Source data
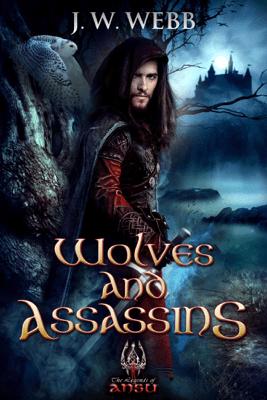 Wolves and Assassins: A Legends of Ansu fantasy - JW Webb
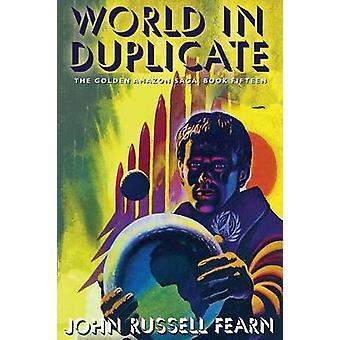 World in Duplicate The Golden Amazon Saga Book Fifteen by Fearn & John Russell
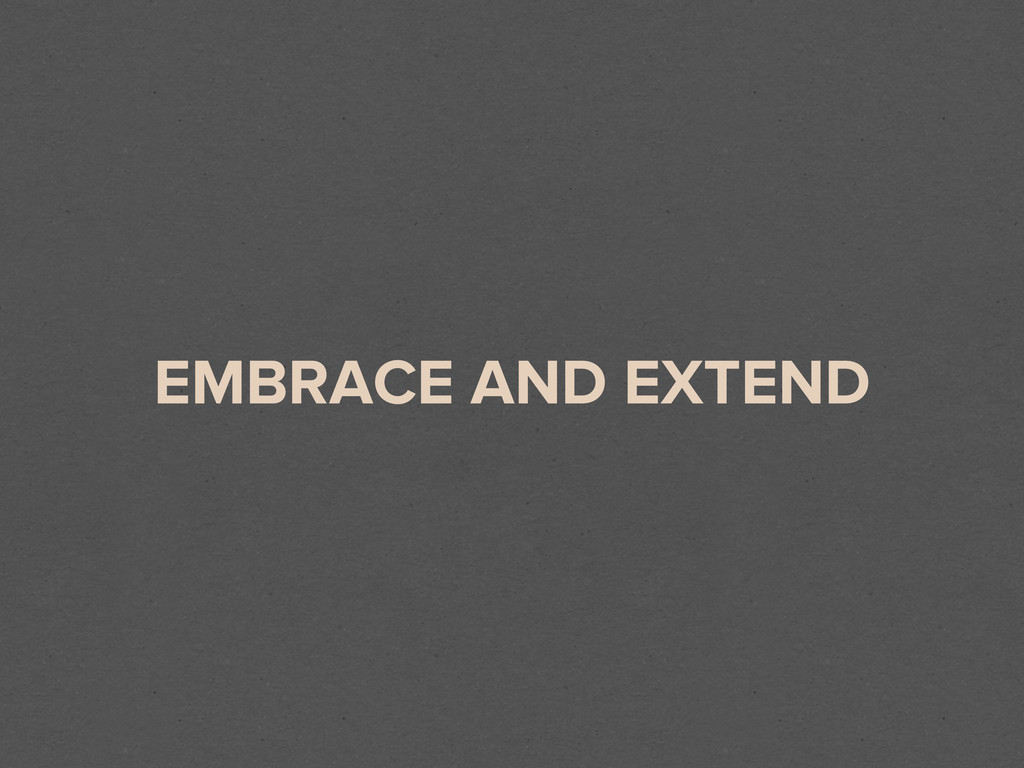 EMBRACE AND EXTEND
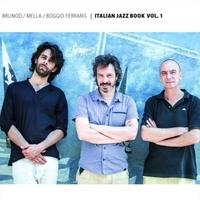 Italian Jazz Book, Vol.1 - Maurizio Brunod, Gabriele Boggio Ferraris, Aldo Mella (UR Records 2018)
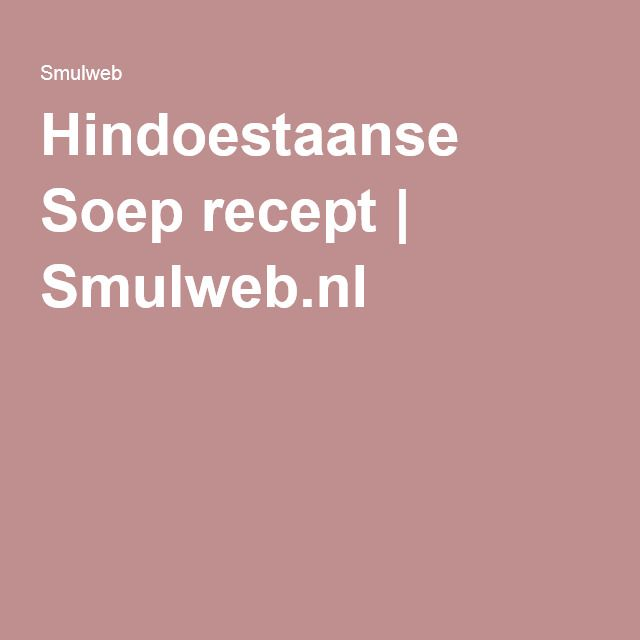 Hindoestaanse Soep recept   Smulweb.nl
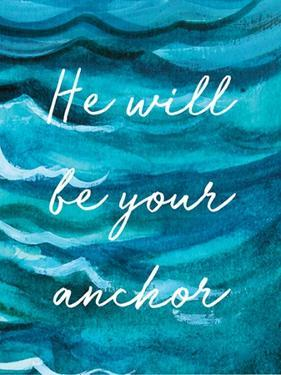 He Will Be Your Anchor by Elizabeth Tyndall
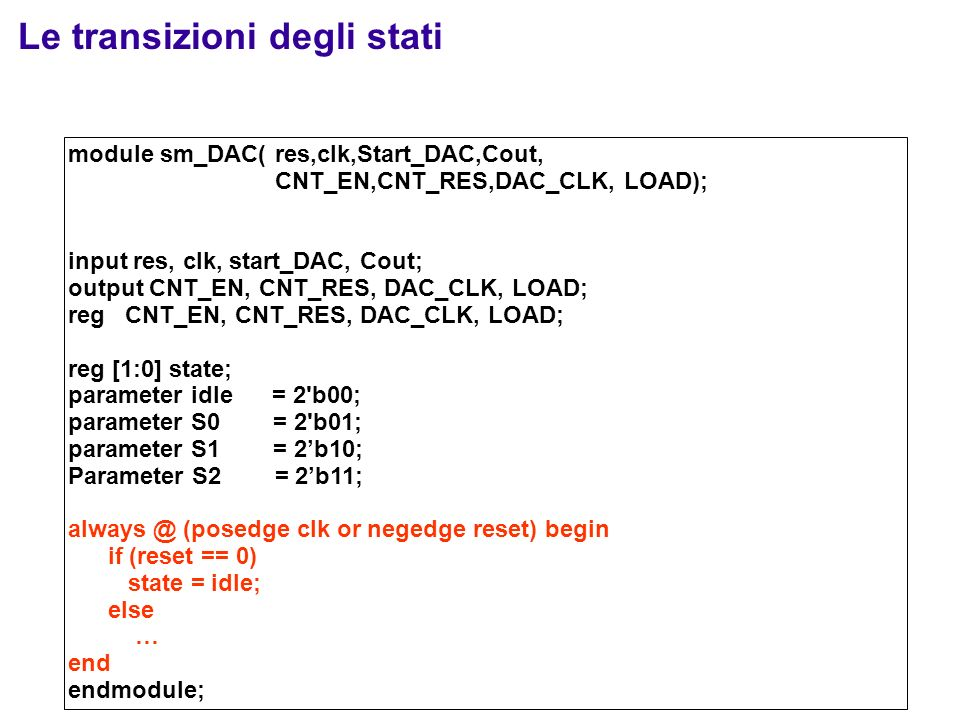 Le transizioni degli stati module sm_DAC( res,clk,Start_DAC,Cout, CNT_EN,CNT_RES,DAC_CLK, LOAD); input res, clk, start_DAC, Cout; output CNT_EN, CNT_RES, DAC_CLK, LOAD; reg CNT_EN, CNT_RES, DAC_CLK, LOAD; reg [1:0] state; parameter idle = 2 b00; parameter S0 = 2 b01; parameter S1 = 2b10; Parameter S2 = 2b11; always @ (posedge clk or negedge reset) begin if (reset == 0) state = idle; else … end endmodule;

Your goal
What is needed is every entry above, repeated exactly, with the pictures dropped.

Solution to this task
 Wolves and Assassins: A Legends of Ansu fantasy - JW Webb
 World in Duplicate The Golden Amazon Saga Book Fifteen by Fearn & John Russell
 EMBRACE AND EXTEND
 Italian Jazz Book, Vol.1 - Maurizio Brunod, Gabriele Boggio Ferraris, Aldo Mella (UR Records 2018)
 Hindoestaanse Soep recept   Smulweb.nl
 He Will Be Your Anchor by Elizabeth Tyndall
 Le transizioni degli stati module sm_DAC( res,clk,Start_DAC,Cout, CNT_EN,CNT_RES,DAC_CLK, LOAD); input res, clk, start_DAC, Cout; output CNT_EN, CNT_RES, DAC_CLK, LOAD; reg CNT_EN, CNT_RES, DAC_CLK, LOAD; reg [1:0] state; parameter idle = 2 b00; parameter S0 = 2 b01; parameter S1 = 2b10; Parameter S2 = 2b11; always @ (posedge clk or negedge reset) begin if (reset == 0) state = idle; else … end endmodule;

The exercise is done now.